I'll remove it from the list.


----------



## Doboy (Oct 13, 2008)

ssv1761982 said:


> Don't forget, the weigh slip is just for the trailer. Hopefully you'll get a guy running the scales that is a boater too and he will help you guess the weight right. The 'proper' way is to unload the boat and just weigh the trailer but you can bet that doesn't happen often. The price of the plates increase by weight.

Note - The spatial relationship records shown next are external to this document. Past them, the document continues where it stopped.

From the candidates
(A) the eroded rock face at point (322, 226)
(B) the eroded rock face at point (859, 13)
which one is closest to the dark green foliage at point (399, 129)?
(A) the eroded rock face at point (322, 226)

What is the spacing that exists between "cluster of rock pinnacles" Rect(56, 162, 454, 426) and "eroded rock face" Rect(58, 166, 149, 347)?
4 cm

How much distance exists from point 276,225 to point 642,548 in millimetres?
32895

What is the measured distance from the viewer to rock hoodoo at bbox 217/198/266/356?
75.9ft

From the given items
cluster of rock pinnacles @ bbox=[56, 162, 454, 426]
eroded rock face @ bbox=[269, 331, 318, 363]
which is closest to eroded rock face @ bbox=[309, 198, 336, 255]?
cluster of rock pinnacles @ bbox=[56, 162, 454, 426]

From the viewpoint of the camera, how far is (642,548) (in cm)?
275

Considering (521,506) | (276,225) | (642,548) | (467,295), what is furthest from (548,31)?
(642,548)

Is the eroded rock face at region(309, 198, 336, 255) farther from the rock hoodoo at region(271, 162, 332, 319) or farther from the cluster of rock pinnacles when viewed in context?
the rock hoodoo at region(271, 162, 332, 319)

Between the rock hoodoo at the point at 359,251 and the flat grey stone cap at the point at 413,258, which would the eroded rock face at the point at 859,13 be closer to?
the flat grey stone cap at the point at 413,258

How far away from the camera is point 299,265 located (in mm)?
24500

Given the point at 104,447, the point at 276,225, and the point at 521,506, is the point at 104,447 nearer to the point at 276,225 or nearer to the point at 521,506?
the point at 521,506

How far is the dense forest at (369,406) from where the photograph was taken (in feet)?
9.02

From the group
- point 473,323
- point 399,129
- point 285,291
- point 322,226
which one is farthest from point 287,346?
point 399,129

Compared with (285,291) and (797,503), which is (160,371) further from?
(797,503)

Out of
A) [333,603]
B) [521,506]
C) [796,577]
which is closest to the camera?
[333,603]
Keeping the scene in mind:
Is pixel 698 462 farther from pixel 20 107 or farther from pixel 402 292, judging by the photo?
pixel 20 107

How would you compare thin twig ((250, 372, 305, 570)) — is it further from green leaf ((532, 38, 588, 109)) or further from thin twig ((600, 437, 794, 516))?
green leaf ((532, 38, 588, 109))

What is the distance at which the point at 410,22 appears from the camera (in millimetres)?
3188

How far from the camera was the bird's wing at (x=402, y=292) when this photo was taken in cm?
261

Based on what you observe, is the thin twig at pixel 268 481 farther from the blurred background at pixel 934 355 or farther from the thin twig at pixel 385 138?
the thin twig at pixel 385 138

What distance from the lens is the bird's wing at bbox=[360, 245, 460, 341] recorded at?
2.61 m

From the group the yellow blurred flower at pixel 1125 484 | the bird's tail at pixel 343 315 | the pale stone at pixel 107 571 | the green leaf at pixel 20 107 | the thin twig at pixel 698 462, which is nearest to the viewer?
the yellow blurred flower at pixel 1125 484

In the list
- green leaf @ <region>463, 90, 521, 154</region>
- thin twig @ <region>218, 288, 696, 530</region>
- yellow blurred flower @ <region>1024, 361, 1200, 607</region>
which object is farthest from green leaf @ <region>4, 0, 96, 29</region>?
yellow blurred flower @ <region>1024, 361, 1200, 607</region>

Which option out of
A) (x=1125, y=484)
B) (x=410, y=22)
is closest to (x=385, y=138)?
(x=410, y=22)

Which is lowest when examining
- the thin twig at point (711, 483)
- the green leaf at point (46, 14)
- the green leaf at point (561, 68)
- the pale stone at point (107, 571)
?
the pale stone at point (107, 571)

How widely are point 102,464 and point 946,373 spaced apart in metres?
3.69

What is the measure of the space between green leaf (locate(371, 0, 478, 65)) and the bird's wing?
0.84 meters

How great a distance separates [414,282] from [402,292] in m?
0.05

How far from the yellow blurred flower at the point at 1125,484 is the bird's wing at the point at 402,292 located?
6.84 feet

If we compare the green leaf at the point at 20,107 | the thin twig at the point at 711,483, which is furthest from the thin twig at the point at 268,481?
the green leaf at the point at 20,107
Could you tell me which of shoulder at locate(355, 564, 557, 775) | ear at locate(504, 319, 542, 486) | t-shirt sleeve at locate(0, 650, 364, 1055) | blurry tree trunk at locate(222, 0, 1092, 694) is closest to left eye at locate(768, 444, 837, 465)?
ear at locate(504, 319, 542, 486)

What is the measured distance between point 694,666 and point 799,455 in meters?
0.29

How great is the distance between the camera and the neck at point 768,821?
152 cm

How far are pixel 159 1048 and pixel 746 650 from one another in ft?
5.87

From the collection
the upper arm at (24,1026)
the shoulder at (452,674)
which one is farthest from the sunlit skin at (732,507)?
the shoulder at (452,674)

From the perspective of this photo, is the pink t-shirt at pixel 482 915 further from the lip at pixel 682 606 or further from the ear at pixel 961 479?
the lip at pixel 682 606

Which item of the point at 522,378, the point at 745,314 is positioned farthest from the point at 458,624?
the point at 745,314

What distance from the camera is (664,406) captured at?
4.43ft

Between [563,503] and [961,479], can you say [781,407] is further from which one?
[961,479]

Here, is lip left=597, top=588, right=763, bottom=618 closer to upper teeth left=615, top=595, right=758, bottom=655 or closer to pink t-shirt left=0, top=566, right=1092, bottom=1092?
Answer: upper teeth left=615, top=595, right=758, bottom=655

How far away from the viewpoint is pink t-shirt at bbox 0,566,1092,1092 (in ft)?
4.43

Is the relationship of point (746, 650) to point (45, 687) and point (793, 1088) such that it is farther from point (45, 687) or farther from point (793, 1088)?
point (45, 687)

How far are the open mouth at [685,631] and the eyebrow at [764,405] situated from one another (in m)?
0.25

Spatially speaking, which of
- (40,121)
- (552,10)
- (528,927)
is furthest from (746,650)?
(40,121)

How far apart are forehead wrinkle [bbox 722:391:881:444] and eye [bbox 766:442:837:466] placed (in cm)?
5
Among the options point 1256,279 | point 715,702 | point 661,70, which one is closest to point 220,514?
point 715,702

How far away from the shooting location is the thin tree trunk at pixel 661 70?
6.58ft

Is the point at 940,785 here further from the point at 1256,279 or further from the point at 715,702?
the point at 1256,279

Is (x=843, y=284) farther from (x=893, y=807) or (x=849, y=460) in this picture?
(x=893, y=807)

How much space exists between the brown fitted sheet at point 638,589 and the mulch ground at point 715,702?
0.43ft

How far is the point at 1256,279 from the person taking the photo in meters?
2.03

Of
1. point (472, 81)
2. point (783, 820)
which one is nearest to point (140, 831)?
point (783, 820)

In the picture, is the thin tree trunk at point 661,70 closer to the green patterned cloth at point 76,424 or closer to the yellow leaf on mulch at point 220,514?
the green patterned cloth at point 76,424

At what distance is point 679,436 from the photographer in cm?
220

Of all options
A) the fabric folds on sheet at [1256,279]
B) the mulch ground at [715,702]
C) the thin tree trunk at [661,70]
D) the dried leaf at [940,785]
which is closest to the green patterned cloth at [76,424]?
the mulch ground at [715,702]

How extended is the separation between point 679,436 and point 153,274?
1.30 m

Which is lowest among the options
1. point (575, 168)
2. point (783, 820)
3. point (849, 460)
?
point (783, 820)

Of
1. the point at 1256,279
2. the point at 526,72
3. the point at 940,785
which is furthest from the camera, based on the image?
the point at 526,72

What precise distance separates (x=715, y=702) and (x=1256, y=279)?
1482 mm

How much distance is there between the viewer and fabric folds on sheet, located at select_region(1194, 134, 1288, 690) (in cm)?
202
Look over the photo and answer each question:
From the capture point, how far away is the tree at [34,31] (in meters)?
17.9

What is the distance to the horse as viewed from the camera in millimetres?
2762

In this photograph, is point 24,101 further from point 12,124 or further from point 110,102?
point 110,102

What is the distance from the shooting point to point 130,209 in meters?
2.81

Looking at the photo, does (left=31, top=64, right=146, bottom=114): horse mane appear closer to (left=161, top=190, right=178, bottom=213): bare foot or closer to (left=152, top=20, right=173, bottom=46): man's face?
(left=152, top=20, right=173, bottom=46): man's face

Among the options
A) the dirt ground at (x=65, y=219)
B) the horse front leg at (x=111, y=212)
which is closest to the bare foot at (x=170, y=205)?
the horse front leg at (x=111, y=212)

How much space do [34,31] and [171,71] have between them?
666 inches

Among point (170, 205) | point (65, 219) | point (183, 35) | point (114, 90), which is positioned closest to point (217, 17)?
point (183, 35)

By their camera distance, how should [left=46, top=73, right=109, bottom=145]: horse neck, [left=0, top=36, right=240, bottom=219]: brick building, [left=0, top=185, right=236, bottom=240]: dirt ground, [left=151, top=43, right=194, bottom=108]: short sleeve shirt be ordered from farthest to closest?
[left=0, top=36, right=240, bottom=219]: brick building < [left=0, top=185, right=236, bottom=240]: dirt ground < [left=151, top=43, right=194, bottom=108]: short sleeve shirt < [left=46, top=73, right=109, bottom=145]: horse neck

Take the BOAT off, the spare tire, the bunks, the rollers, the winch!!! 
And I NEVER unhook the tongue,,, unless I'm told to! 
Like, What do I KNOW!  

If you take off the SN plate & say it's HOME MADE, you could use that same title(trailer) for the next 10 BOATS!
DO YOUR PART,,, Help OUR government SAVE some paper/ MONEY!


----------



## terryit3 (Jul 15, 2011)

I lucked out and found a boat guy to weigh it


----------



## ohiou_98 (Mar 19, 2007)

Blair's in the 'Burg.


----------



## SeanStone (Sep 8, 2010)

Got mine weighed the other day. I drove up, walked inside, and told them what I needed. The guy at the counter looked through the glass and said, "300 pounds." And wrote me a ticket. Those are the best certified scales ever. Lol.


----------